Ce fut quand elle ouvrit à nouveau ses paupières qu'elle perçut du mouvement. Erwin agitait faiblement ses mains liées. Sa tête pendait toujours aussi lourdement contre son torse mais elle le sentit lutter pour se redresser. Duvois aussi s'en rendit compte. Cependant, l'importance qu'il lui donna fut moindre.
— Le sang appelle le sang, disaient les grecs. Le meurtre appelle le meurtre. On peut donner plusieurs définitions de la justice, mais celle-ci restera la plus vraie.

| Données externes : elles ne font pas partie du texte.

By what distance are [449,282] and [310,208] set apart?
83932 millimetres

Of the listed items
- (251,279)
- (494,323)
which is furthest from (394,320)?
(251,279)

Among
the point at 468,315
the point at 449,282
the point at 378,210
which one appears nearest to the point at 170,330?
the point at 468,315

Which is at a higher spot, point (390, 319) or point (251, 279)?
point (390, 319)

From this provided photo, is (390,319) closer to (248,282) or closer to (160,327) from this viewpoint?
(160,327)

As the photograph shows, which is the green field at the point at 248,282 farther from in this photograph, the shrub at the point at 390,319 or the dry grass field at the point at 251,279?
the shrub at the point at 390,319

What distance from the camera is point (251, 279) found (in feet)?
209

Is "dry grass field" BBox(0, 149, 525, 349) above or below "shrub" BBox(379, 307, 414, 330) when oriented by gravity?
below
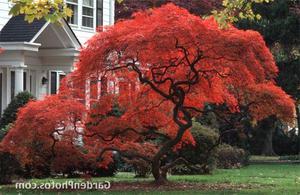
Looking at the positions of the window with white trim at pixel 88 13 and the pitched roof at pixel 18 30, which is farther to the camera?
the window with white trim at pixel 88 13

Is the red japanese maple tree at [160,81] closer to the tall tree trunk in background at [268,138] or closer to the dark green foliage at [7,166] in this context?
the dark green foliage at [7,166]

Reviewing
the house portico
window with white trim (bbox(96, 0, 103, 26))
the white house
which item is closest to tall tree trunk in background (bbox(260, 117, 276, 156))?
the white house

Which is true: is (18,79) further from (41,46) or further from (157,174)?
(157,174)

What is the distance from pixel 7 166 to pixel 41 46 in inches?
401

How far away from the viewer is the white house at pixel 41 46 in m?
24.4

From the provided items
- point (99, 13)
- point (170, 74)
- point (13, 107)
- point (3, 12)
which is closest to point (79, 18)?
point (99, 13)

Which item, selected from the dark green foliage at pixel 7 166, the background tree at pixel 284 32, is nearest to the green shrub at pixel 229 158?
the background tree at pixel 284 32

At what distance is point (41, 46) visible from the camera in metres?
27.1

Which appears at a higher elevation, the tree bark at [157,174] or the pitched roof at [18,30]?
the pitched roof at [18,30]

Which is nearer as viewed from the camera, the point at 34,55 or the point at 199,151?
the point at 199,151

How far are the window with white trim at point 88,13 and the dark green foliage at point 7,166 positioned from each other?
12713 mm

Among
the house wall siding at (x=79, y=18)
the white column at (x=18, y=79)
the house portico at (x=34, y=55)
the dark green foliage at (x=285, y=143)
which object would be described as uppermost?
the house wall siding at (x=79, y=18)

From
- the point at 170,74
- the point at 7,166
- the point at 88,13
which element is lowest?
the point at 7,166

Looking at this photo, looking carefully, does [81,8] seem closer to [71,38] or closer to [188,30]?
[71,38]
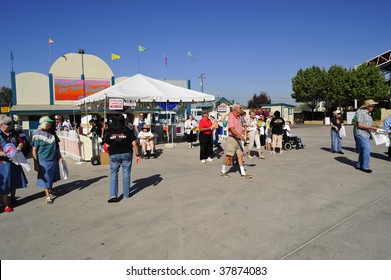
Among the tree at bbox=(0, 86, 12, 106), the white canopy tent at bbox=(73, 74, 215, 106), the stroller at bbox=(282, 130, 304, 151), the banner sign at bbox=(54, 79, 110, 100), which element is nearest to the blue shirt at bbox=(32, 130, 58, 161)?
the white canopy tent at bbox=(73, 74, 215, 106)

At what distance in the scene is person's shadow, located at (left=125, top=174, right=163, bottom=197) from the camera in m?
5.92

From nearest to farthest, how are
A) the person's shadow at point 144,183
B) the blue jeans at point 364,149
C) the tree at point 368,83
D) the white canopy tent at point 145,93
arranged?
the person's shadow at point 144,183
the blue jeans at point 364,149
the white canopy tent at point 145,93
the tree at point 368,83

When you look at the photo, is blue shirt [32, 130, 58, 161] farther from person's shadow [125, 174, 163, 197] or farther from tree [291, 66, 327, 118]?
tree [291, 66, 327, 118]

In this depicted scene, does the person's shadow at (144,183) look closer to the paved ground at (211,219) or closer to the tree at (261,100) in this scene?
the paved ground at (211,219)

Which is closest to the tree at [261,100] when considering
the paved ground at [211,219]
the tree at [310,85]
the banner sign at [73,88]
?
the tree at [310,85]

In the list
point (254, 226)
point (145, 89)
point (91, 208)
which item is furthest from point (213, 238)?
point (145, 89)

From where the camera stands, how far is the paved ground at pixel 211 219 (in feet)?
10.7

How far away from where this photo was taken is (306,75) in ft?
130

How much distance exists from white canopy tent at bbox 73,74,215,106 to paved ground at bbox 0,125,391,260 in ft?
17.2

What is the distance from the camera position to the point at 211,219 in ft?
13.8

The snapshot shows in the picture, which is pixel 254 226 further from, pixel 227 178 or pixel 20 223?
pixel 20 223

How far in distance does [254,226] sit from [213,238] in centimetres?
69

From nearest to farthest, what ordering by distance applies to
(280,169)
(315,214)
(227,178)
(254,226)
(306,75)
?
(254,226) < (315,214) < (227,178) < (280,169) < (306,75)

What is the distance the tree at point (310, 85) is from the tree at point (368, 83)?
374 cm
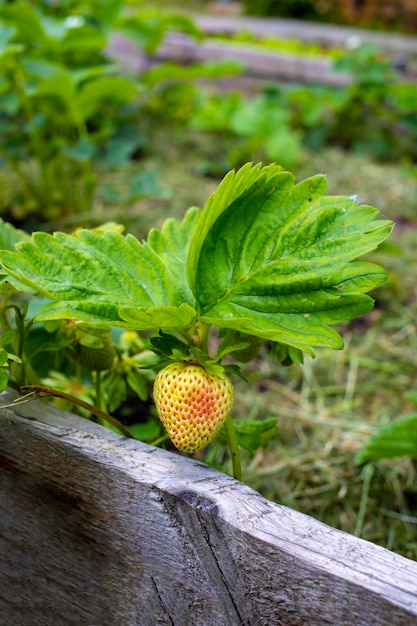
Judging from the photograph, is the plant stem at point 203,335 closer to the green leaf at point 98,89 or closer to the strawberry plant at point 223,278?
the strawberry plant at point 223,278

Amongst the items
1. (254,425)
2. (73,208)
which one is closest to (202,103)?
(73,208)

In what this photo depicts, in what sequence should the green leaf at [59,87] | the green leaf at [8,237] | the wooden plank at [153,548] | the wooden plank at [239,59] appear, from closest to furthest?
the wooden plank at [153,548]
the green leaf at [8,237]
the green leaf at [59,87]
the wooden plank at [239,59]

Erwin reprit lentement connaissance. Le filet de sang qui longeait son cou avait séché. Ses paupières papillonnèrent. Ses membres se tendirent. Il leva le menton, centimètre par centimètre. Il voulut regarder devant lui ; il put. Et il vit. Le canon du pistolet le dévisageait.
— Notre tragédie à nous a commencé quand le crâne de Lana a explosé contre le mur de Memphis. Elle a pris forme quand les deux premiers noms ont été écrits sur ces briques rouges. Et elle s'achèvera aujourd'hui. Du sang pour du sang, quarante ans après.

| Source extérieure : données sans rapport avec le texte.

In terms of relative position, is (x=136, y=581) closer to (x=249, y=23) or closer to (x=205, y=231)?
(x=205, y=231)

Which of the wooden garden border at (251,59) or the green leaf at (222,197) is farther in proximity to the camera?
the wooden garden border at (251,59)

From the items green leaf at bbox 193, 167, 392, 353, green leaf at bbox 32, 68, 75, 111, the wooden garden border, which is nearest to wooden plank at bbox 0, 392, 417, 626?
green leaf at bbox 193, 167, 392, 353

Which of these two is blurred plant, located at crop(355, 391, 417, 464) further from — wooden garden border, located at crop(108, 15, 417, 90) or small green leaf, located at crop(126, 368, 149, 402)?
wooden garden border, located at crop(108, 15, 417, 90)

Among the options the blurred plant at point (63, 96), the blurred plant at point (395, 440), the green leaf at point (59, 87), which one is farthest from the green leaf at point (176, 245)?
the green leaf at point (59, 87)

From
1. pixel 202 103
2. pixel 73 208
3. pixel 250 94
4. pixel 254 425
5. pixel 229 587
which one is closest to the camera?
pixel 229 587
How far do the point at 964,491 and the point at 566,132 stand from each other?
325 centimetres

Puis Erwin pivota vers sa droite. Vers elle. Sans même entendre son nom, il perçut sa présence. Ce ne fut ni soulagement, ni espoir qui traversa ses pupilles quand il la vit. Seulement une immense détresse.
— Oreste fit face autrefois à un des plus grands dilemmes de l'histoire. L'amour ou la justice.
Duvois déposa son téléphone sur une planche de bois surélevée. L'écran était allumé, mais elle n'arriva pas à discerner ce qui s'y affichait. Puis il se leva de sa chaise ferraillée et appuya le canon sur les cheveux d'Erwin. Madden voulut crier. Le supplier. Hurler. Elle en fut incapable tellement l'horreur comprimait son coeur.
— Il choisit la justice. Et toi, Madden ? Que choisirais-tu ?
Il désigna son téléphone.
— Arrêter le décompteur d'une bombe prête à faire exploser le Flamboyant ? Ou sauver l'homme que tu as toujours aimé ?
21h42
Une humidité collante imprégnait les parois de la cave. Les pierres brillaient sous la lueur des plafonniers jaunes. Rangées contre un pan de mur entier, les bouteilles dormaient dans leurs compartiment, toutes posées à l'horizontale. Il devait y en avoir des centaines. Des étiquettes accrochées au-dessus d'elles portaient le nom du domaine d'où elle venait et la date. Sur certaines, on pouvait y lire "1998".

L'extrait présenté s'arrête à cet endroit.